Beds, chairs and lifts grow as obesity rises

12 years ago | Posted in: Health | 755 Views

Safety inspectors have warned lift, bed and aeroplane manufacturers to think carefully about their products – because Germans are significantly heavier than they were a decade ago.
TÜV quality and safety inspectors called on Monday for engineers to think carefully about their designs, as Germany’s expanding waist line is putting all sorts of products which carry people under strain.

The average German is over two kilos heavier than they were ten years ago, the TÜV spokesman said, and this is creating problems and new dangers.

A group of seven can easily surpass a standard lift’s weight limit – 450 kilos – TÜV-Süd spokesman Thomas Oberst said. This could pose problems should the limit be ignored.

In 2009, the average German weighed in at 75.6 kilos, 2.1 kilos more than in 1999. Oberst warned that if the country’s weigh continued to rise, just five people would fit in a lift in 80 years, while only four would manage to fit in, in 200 years.

“It won’t come to this though, as we will just have to begin building bigger lifts,” said Oberst.

Large office blocks in particular should think about installing stronger lifts in order to keep up with the flow of people moving around the building, he added.

Hospitals are also feeling the pressure to accommodate ever larger patients. Extra-large operating tables, wider beds and stronger hoists to lift patients are already being installed across the country.

It is becoming increasingly common that a patient weighing over 200 kilos will have to be brought in by a lorry, instead of an ambulance said Jens Schriewer, chief intensive care nurse at Erlangen university hospital – where extra-large beds are available for those that need them.

Air travel is another tricky area – one which some aeroplane manufacturers have tackled by installing roomier seats for larger passengers. In many A 320 airbuses, one of the most common types of plane, there are between 60 and 180 aisle seats with an extra five centimetres of wiggle-room.

“People are getting bigger and bigger, especially children,” said Airbus spokeswoman Zuzana Hrnkova who added that some of their planes also had larger toilets.

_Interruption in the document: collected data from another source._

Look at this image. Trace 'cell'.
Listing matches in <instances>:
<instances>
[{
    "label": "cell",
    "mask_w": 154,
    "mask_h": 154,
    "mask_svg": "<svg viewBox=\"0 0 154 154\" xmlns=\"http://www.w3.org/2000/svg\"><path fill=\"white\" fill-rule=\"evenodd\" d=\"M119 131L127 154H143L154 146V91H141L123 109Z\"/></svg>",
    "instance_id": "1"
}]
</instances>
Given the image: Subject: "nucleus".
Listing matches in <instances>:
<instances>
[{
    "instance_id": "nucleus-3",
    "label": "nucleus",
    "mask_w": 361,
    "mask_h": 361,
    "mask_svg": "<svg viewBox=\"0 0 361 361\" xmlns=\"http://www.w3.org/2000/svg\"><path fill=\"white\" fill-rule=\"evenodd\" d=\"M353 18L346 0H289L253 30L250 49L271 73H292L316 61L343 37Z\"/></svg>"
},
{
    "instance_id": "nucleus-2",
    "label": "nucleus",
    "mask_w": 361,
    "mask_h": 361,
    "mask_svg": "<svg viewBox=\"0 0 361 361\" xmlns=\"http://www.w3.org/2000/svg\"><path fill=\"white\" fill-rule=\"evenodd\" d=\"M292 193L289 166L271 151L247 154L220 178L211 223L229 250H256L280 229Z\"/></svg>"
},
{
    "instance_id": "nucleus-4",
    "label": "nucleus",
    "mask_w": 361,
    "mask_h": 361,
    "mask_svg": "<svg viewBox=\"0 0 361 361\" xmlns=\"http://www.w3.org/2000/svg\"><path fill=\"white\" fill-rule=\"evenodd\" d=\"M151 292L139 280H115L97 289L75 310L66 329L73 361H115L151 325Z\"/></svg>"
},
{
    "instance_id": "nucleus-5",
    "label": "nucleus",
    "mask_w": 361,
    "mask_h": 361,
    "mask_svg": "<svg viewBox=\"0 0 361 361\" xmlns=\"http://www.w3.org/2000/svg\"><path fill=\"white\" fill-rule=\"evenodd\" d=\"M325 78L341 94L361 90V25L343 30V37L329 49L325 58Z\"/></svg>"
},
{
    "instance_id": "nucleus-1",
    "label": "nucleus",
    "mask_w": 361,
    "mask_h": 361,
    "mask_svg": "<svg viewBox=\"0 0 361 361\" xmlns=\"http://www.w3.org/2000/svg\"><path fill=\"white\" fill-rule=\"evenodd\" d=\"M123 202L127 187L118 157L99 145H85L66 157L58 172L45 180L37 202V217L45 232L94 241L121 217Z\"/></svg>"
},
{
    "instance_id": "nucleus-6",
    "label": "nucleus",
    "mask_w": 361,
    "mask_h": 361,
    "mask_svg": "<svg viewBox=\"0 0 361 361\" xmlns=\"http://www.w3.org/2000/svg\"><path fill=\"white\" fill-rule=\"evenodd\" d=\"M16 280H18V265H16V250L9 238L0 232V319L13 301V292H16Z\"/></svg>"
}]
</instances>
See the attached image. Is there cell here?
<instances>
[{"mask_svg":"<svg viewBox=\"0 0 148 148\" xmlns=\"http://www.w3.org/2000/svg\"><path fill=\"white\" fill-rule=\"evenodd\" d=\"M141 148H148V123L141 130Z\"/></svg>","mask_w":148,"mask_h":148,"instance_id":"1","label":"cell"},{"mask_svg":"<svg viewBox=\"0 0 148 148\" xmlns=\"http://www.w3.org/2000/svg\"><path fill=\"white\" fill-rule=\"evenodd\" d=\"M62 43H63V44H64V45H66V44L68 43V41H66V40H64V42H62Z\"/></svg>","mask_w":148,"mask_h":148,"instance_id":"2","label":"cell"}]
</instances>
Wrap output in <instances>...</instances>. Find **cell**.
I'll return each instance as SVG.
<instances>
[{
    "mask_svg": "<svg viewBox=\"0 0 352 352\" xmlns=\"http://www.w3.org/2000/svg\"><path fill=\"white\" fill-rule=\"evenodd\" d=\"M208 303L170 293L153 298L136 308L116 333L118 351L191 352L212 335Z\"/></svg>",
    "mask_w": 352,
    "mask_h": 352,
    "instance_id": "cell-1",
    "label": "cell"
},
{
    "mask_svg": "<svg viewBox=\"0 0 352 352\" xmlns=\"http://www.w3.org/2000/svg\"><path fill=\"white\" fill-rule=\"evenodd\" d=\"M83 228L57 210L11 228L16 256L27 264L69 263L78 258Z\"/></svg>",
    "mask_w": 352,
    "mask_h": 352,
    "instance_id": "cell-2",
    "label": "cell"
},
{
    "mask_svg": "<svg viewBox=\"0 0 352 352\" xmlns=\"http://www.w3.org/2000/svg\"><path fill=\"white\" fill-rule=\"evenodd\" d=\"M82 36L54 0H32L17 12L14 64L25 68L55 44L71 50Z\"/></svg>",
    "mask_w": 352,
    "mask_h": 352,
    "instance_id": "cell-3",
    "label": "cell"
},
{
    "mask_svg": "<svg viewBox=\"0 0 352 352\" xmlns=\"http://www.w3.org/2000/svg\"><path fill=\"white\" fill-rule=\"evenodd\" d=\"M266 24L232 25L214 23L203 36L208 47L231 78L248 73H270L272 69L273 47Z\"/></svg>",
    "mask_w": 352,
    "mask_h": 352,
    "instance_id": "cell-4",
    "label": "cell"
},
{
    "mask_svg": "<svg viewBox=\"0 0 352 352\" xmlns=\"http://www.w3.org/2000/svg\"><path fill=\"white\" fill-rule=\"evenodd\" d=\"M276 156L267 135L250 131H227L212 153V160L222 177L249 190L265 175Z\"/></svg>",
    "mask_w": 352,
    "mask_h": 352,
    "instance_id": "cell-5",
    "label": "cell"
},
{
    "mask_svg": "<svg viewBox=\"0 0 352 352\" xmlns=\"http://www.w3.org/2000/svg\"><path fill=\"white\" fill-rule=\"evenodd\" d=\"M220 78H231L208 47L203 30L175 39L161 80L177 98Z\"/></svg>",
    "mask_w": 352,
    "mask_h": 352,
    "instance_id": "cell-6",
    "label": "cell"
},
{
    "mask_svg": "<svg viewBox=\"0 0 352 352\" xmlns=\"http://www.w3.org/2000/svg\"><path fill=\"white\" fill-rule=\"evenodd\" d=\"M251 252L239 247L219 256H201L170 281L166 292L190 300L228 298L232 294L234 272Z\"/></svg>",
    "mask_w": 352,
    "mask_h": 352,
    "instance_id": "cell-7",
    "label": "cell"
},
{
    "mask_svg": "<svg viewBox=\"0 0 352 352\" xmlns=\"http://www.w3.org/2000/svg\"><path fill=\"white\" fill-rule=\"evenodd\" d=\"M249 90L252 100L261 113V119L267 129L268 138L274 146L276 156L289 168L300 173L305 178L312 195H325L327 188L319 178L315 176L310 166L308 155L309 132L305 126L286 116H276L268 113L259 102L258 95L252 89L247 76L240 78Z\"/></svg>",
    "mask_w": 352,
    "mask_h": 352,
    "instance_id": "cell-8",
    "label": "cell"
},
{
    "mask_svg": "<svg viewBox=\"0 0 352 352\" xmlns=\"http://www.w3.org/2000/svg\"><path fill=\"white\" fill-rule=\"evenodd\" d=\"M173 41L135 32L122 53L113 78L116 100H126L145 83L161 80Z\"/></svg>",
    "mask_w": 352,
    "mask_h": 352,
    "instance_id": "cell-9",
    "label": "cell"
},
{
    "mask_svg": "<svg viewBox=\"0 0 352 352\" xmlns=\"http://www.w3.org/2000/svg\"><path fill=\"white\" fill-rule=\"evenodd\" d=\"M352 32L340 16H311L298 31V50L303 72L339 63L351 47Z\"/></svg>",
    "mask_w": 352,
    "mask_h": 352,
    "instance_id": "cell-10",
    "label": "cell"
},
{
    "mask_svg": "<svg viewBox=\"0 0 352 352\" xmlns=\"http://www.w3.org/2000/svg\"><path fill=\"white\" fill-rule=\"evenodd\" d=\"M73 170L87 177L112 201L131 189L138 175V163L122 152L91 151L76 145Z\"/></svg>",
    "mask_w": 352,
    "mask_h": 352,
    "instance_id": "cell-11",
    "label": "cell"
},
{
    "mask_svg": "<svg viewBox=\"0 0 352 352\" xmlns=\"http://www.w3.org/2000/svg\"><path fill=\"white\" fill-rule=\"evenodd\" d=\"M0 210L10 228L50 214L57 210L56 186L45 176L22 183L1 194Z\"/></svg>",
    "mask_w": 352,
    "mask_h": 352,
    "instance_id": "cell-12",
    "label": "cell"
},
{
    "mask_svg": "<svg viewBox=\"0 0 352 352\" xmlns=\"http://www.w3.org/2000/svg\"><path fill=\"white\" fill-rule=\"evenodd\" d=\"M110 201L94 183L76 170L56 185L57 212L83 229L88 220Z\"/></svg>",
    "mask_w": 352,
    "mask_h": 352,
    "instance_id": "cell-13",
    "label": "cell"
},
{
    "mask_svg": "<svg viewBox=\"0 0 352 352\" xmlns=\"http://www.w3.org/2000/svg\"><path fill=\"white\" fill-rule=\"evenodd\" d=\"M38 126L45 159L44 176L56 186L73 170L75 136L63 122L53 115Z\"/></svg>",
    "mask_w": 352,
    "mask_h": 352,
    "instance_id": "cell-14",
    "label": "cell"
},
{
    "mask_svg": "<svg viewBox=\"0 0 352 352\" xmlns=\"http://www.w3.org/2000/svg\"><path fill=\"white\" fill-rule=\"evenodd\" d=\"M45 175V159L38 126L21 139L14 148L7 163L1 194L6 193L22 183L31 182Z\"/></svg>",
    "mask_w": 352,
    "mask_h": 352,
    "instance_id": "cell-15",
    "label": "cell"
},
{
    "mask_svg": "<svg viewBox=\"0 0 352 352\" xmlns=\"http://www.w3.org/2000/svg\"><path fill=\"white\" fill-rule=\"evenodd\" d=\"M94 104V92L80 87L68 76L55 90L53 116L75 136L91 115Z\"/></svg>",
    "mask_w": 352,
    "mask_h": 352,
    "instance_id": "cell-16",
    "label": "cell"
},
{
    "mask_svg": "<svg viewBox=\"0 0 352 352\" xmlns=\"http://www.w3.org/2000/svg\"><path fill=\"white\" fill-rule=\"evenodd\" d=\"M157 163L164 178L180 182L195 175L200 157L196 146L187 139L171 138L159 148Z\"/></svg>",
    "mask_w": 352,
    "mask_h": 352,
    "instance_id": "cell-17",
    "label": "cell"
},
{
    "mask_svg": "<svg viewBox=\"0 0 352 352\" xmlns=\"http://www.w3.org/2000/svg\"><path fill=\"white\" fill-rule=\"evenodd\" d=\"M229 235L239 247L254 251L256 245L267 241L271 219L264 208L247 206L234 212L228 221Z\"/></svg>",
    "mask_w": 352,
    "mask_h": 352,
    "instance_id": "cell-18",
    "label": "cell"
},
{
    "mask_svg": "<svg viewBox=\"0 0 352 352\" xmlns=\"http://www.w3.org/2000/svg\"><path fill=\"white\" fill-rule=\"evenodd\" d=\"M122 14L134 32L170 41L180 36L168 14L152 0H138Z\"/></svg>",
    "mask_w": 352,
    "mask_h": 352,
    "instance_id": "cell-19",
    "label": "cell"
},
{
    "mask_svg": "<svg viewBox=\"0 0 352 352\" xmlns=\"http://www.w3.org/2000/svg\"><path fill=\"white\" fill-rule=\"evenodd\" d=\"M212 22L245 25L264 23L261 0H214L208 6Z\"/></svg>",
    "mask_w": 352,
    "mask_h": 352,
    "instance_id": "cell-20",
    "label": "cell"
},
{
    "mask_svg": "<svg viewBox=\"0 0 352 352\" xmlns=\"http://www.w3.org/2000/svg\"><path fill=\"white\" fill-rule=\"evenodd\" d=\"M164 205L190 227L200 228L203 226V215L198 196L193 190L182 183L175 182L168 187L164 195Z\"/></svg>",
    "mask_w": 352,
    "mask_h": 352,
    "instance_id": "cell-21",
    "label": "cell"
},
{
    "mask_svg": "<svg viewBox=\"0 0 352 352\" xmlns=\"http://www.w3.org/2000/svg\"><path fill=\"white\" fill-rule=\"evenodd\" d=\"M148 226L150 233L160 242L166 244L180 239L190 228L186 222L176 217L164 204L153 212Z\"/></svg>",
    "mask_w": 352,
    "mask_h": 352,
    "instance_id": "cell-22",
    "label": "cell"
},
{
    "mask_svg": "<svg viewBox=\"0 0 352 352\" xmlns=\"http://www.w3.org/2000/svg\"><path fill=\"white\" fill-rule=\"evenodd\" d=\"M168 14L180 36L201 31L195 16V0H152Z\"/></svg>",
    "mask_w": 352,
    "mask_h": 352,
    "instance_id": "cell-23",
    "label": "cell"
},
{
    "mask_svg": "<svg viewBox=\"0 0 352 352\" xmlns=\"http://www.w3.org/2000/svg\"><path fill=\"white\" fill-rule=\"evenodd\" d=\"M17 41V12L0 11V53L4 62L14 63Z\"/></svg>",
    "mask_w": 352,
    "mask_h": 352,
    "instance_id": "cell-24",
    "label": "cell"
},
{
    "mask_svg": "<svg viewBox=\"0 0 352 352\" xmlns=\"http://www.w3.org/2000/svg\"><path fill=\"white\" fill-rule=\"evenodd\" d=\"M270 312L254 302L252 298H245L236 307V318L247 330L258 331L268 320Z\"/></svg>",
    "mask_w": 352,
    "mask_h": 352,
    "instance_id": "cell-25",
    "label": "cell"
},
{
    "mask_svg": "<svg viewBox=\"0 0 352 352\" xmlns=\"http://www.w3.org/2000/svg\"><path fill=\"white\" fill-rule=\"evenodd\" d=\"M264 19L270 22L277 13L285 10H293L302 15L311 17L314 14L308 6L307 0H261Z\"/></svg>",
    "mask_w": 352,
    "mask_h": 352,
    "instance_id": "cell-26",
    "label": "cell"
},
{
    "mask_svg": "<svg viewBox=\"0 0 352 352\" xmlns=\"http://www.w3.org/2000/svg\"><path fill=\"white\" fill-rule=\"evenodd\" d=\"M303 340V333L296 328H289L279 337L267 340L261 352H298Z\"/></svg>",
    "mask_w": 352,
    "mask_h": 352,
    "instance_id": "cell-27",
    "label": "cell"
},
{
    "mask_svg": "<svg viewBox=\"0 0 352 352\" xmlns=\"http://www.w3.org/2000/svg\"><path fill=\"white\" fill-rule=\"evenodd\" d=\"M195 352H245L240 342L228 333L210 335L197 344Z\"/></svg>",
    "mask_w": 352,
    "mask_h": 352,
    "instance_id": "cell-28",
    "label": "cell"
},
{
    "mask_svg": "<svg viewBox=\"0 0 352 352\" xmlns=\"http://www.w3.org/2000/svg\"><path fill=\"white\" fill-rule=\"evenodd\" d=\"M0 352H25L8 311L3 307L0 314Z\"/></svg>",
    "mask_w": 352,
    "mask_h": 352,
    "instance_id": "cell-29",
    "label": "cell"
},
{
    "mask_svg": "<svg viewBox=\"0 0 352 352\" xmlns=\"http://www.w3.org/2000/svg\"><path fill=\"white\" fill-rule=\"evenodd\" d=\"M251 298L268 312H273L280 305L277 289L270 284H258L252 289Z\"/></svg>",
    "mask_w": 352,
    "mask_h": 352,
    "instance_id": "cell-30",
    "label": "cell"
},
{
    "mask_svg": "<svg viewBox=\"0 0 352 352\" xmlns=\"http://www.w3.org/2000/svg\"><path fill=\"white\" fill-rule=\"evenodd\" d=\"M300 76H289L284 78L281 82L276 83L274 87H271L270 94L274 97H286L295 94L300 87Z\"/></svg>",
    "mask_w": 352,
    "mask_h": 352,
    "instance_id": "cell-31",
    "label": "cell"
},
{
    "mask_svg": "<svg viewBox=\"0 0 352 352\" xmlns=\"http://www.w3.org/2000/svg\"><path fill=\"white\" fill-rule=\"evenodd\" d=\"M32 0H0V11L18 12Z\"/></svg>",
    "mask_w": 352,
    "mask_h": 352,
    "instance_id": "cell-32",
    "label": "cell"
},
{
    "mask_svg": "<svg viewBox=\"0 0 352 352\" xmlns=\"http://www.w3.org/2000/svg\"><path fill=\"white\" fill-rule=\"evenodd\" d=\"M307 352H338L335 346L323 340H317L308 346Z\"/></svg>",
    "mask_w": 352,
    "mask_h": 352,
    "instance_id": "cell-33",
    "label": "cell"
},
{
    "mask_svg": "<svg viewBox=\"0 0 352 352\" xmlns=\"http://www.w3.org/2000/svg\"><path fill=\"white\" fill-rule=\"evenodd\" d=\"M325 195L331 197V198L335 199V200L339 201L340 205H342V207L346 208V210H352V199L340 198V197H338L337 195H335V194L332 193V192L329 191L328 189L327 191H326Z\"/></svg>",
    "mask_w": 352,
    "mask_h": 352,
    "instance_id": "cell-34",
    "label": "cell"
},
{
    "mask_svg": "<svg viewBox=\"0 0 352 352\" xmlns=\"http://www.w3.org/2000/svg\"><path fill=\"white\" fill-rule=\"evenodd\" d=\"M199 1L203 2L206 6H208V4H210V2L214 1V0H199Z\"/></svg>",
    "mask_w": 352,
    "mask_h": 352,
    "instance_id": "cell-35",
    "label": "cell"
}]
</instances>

Architects have begun thinking about the long-term effects on the country’s growing population, which Oliver Heiss of the Bavarian Chamber of Architects said would start permanently changing features like the height of bannisters and width of bath tubs.

Audi engineers said that they were more interested in the fact that humans were getting ever taller. They were, a spokesman said, designing vehicles with more headroom.

BMW was equally diplomatic about gearing up cars for overweight passengers. “People are getting taller, which means that they are also getting heavier,” said spokesman Michael Rebstock.

“The fact is that cars are growing with people,” he added.